The product, chicken strips in fry formation, debuted in 2005 and went on to become one of the chain's best-selling items. But they fell off the Burger King menu in 2012 as a slew of new products fought for space, Burger King Chief Marketing Officer Eric Hirschhorn said.
Fans of the product have been asking the chain to bring them back, even starting a Change.org petition, Mr. Hirschhorn said, noting that after Chicken Fries first went away, there was one tweet every 40 seconds about them. But then call for the resurrection of Chicken Fries reached critical mass after BuzzFeed published a list in January about extinct foods. After that, he said, online chatter "went from this healthy level of conversation to a huge spike in demand, and it just grew and grew."
The campaign will be led by Code and Theory, Burger King's digital agency. Mr.

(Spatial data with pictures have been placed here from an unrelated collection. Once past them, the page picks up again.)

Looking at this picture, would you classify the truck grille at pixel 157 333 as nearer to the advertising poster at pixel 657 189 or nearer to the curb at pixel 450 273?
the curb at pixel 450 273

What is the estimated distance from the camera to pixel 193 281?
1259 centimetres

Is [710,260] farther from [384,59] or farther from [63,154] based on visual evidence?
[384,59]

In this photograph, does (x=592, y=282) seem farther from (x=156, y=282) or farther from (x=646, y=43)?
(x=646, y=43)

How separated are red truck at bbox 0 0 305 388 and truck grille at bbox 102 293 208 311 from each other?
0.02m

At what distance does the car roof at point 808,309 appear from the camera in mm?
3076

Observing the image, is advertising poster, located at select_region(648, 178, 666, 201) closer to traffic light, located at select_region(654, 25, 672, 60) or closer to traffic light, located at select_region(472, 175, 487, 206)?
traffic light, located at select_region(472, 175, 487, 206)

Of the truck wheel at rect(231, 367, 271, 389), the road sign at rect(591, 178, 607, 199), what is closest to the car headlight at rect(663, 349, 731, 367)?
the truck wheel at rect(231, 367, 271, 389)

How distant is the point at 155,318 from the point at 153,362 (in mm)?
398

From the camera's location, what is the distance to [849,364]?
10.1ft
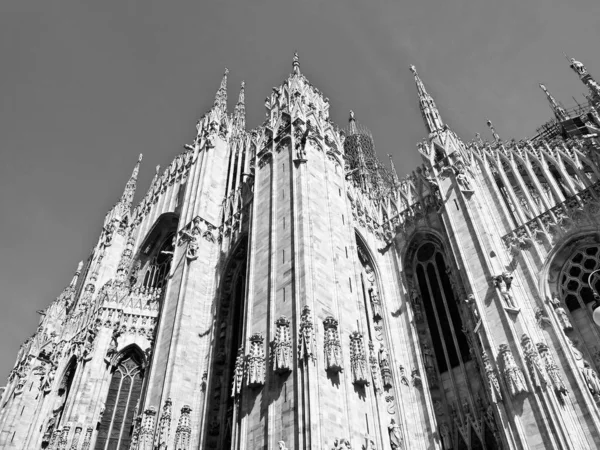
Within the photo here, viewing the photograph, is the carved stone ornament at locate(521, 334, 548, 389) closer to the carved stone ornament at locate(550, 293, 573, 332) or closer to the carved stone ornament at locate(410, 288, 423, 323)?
the carved stone ornament at locate(550, 293, 573, 332)

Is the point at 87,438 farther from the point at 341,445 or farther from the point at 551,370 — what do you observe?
the point at 551,370

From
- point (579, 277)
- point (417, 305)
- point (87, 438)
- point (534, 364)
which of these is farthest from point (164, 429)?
point (579, 277)

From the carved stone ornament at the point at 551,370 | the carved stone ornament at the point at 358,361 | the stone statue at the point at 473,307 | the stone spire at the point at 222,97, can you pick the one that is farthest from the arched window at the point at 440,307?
the stone spire at the point at 222,97

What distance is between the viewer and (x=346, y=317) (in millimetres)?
16906

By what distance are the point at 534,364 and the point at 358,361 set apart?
17.1ft

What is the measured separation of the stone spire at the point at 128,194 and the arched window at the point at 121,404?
48.9 feet

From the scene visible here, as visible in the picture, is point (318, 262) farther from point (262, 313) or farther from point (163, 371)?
point (163, 371)

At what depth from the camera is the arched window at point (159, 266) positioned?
30641mm

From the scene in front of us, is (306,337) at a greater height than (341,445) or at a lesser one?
greater

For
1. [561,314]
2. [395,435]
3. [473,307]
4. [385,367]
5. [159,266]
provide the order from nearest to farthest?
[561,314], [473,307], [395,435], [385,367], [159,266]

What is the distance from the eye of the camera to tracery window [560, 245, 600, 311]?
1681cm

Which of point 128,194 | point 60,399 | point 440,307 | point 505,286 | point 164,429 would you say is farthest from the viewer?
point 128,194

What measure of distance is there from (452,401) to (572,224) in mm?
7839

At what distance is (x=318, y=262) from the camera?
17.3m
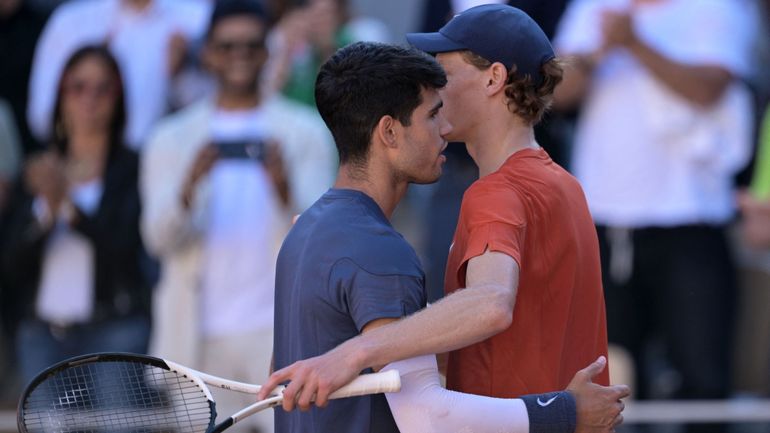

Hirschhorn said that Code and Theory is handling the digitally led campaign because the shop took their insights from handling the digital business and noted the strong demand for the reintroduction of Chicken Fries.
This is the first time Burger King will have a predominantly digital campaign, Mr. Hirschhorn said, but there is a TV spot -- one that former BK agency CP&B created in 2005. The TV spot is largely intact, with the only modification being the addition of a Throwback Thursday hashtag, playing on the popular social media meme in which users post old photos of themselves. Burger King's lead global agency David modified the CP&B ad. Mr. Hirschhorn said he believes this is the first time a marketer has brought Throwback Thursday to TV. For the duration of the campaign, the spot will only air on Thursdays.
This summer Burger King has been continuing to advertise its two sandwiches for $5 promotion, but the chain was more active on the marketing front this spring with its new "Be your way" tagline, the appointment of David as its lead global agency and the return of the Subservient Chicken campaign for its Big King Sandwich.
Like Subservient Chicken, Chicken Fries came from the CP&B era (though the Barbarian Group worked on Subservient Chicken with CP&B). But along with Subservient Chicken, the development and marketing of Chicken Fries was archetypal of the kind of bizarre, attention-grabbing work that Burger King and CP&B put out in the mid-2000s.
And Chicken Fries certainly did get attention when they first arrived in 2005. Former CP&B lead Alex Bogusky was later quoted in the 2010 book, "The Idea Writers": "You could probably argue that Chicken Fries has done more for BK's business than any amount of advertising we've done."
Like McDonald's, Burger King this year has been scaling back its new product introductions, as fast food chains have discovered that menus with too many items tend to slow down operations. Burger King last year said it was deliver "fewer, more impactful" items, which execs at the company said during its second quarter earnings call this month has been paying off and is is key to driving franchisee profits.
Burger King in its most recent quarter posted relatively flat same-store sales, up 0.4% in the U.S. and Canada and up 0.9% globally. However, Carrolls Restaurant Group, Burger King's largest franchisee, reported second quarter same-store sales that fell 2%, a decline it blamed on a decrease in local advertising spending.